指示内容 A — 下の参照テキストによると、シリコンバレー不動産が対象顧客を日系企業へ移したのは何年か。

··· 参照テキスト

成果をあげるには適切なことを適切に行うための
意思決定の能力が必要である。
ピーター・ドラッカー
ビジネスを成功させるために
ビジネスを成功させるためには専門家を使わなければならない。
そう語るのはカリフォルニアで不動産事業を行っている
シリコンバレー不動産のジェームス・ロビンソン社長だ。
シリコンバレー不動産は日系企業専門不動産会社で、
サンノゼ、サンフランシスコなどの
オフィス、店舗、住宅の賃貸全般を手掛けている。
シリコンバレーでロビンソン社長にお話しを伺った。
ロビンソン社長は日本で働いていた。
日本語が話せて日本の文化をよく知っている。
同社の設立は2004年。当時は物件の価格がどんどん上がっていく状況だった。
まさに不動産バブルだった。日系企業は人事異動で
海外拠点の責任者が3年から5年の周期で変わる。
日本の本社からシリコンバレーに転勤してくる人は当然、
住む家を探さなければならない。
創業当時は商業用の物件に力を入れていたロビンソン社長は
時代を先取りし、2008年に対象顧客を日系企業へと移行した。
現在は日系企業の商業用物件のみならず、
日本からシリコンバレーに転勤してくる駐在員の住宅物件の仲介も手掛けている。
日本からシリコンバレーに転勤にくるビジネスマンにとっては、
日本の文化を知り、日本語が話せる人はとても有難い。
なくてならない存在である。仕事は口コミで広がっている。
日本の賃貸契約は自動更新が一般的だ。
ところがアメリカは自動更新という慣習がない。
契約の期間が終了すると賃料が2倍にも3倍にもなることもある。
その都度、賃料の安いところを探すような付け焼き刃で
あってはいけないとロビンソン社長は言う。
シリコンバレーにいる駐在員は、日本の本社が決めた予算に基づいて
自分たちも予算の中で動いている。賃料が2倍、3倍になることは
想定していなかったために予算が大きく崩れてしまう。
日本の本社からすれば、駐在員に対して
「そんな重要なことを把握しておかなかったのか!?」ということになる。
また、日本では賃料を支払っていれば大家さんから追い出されることはない。
アメリカに自動更新がないことは前述した通りだが、
契約期間が終了すると出ていかなければならない場合もある。

······
··· 提供エントリ

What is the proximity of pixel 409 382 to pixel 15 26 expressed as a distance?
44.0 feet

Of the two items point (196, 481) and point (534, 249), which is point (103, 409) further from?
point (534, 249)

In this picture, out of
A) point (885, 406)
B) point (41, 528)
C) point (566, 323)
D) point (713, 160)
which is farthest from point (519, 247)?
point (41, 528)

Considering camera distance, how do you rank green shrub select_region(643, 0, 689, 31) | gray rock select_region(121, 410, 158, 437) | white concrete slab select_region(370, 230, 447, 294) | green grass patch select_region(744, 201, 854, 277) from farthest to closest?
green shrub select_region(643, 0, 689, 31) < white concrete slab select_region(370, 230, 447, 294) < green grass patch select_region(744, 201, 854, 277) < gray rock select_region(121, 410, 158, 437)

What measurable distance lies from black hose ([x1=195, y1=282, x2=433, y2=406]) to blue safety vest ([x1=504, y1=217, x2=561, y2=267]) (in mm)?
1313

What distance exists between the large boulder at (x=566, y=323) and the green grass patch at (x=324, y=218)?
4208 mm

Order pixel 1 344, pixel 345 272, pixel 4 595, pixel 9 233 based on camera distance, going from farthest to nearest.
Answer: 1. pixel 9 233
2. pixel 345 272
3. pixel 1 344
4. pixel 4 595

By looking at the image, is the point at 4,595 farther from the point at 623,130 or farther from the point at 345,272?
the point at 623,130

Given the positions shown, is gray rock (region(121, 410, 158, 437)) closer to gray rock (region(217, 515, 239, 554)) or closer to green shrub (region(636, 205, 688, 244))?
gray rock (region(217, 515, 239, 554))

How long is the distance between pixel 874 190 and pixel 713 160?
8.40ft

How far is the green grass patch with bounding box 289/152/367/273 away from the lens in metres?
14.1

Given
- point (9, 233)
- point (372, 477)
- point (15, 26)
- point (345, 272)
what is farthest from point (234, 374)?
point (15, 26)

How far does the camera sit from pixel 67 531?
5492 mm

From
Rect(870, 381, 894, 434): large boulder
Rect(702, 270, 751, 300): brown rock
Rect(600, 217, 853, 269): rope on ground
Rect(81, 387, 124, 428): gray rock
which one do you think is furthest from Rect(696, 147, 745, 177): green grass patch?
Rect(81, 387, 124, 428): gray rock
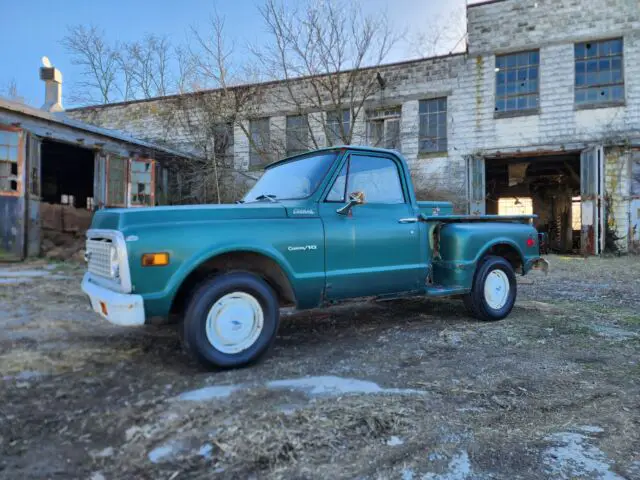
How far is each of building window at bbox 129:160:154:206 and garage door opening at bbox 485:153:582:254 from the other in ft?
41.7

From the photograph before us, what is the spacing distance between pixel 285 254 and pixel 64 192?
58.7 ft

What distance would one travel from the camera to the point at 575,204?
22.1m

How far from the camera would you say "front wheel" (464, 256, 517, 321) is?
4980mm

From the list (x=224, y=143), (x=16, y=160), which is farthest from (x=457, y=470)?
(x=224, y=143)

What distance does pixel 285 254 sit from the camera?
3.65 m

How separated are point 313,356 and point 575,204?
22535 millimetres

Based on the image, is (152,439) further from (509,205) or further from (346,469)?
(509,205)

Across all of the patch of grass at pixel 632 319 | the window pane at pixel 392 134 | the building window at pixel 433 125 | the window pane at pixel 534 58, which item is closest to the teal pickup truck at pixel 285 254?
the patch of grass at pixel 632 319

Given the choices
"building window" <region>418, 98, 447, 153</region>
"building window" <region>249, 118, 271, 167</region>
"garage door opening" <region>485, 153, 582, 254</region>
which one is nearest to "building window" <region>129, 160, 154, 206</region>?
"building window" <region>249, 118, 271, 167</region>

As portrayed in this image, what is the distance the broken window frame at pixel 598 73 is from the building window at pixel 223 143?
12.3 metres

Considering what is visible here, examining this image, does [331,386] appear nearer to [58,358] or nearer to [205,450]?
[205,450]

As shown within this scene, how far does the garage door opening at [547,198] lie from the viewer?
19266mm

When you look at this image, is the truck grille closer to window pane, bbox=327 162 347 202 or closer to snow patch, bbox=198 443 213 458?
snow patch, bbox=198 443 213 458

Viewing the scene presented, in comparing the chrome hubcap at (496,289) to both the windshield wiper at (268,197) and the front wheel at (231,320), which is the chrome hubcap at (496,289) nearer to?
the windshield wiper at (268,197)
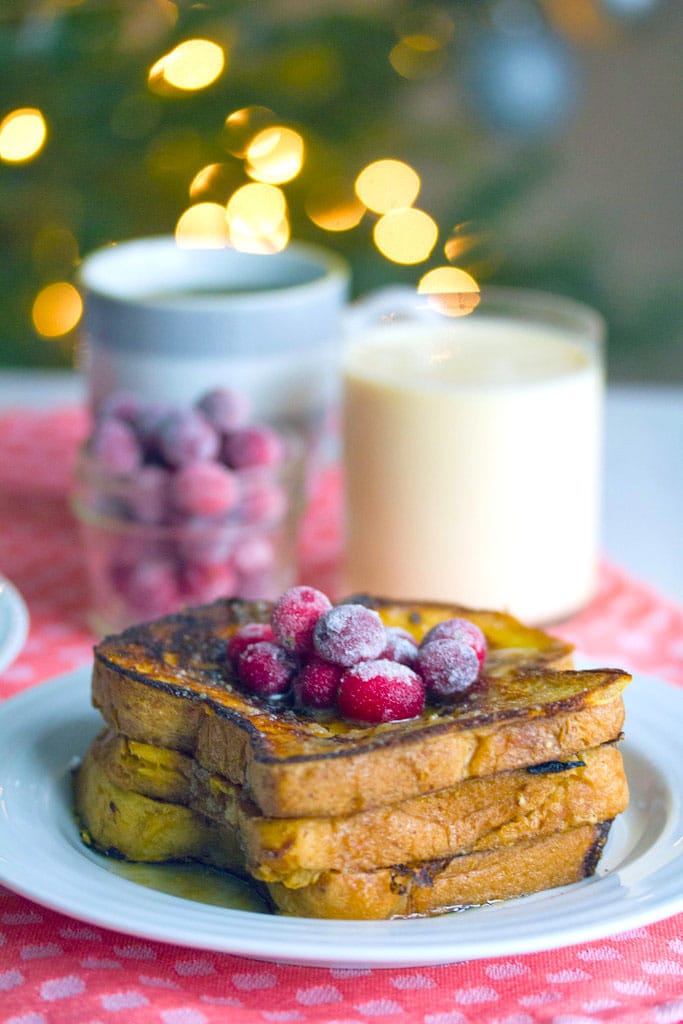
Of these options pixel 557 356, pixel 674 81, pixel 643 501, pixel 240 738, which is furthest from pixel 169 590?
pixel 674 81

······
··· 提供エントリ

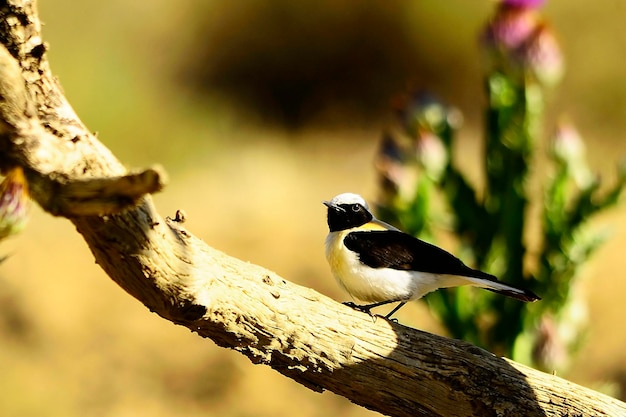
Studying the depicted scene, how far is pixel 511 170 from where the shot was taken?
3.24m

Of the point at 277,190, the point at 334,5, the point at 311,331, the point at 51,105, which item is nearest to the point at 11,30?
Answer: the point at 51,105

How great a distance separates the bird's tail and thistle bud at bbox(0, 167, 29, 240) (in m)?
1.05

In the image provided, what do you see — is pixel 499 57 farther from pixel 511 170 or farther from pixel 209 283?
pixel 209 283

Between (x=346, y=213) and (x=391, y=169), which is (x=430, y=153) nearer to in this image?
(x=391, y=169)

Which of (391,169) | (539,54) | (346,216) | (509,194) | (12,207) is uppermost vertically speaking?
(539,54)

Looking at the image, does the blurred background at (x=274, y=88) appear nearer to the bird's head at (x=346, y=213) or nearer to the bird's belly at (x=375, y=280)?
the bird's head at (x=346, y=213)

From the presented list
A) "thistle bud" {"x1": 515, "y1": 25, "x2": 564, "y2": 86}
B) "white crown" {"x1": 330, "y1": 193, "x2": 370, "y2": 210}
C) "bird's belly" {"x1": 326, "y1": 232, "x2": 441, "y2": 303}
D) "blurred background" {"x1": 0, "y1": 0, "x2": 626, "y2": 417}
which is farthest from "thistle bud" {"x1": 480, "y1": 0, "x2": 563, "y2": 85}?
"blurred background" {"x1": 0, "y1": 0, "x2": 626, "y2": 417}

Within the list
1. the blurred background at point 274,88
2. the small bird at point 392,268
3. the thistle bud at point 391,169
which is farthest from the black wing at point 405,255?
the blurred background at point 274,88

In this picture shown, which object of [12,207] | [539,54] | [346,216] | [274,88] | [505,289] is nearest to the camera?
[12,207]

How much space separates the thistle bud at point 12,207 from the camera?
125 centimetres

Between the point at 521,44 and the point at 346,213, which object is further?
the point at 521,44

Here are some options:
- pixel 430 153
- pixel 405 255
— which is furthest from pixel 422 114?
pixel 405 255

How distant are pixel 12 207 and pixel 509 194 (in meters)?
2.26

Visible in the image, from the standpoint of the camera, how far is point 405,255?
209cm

······
··· 提供エントリ

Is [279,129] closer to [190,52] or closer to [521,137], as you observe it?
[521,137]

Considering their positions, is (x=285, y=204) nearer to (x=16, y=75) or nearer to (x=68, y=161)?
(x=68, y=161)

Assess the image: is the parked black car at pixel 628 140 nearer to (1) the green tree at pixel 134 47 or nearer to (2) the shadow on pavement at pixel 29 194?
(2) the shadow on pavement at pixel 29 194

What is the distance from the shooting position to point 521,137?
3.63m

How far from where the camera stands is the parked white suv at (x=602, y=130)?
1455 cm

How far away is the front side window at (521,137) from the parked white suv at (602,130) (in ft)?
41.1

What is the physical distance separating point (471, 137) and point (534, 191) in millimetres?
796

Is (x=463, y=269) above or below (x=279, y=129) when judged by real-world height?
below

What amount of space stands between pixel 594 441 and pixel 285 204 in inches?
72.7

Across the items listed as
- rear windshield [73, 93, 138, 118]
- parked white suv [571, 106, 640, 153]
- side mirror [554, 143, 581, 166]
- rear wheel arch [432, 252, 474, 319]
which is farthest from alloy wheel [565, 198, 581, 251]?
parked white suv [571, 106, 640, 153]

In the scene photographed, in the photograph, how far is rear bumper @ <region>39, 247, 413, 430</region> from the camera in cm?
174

······

指示内容 B — エントリのうち、「gray」という文字列を含む行をすべて示してください。大文字と小文字は区別する。

結果 A — 2008年

結果 B —
Considering camera distance, how do you rank green shrub select_region(643, 0, 689, 31) | gray rock select_region(121, 410, 158, 437) | white concrete slab select_region(370, 230, 447, 294) | green grass patch select_region(744, 201, 854, 277) from farthest to closest?
green shrub select_region(643, 0, 689, 31) < white concrete slab select_region(370, 230, 447, 294) < green grass patch select_region(744, 201, 854, 277) < gray rock select_region(121, 410, 158, 437)
Given the positions shown, is gray rock (region(121, 410, 158, 437)) closer to gray rock (region(217, 515, 239, 554)) or closer to green shrub (region(636, 205, 688, 244))?
gray rock (region(217, 515, 239, 554))
Rect(81, 387, 124, 428): gray rock
Rect(81, 387, 124, 428): gray rock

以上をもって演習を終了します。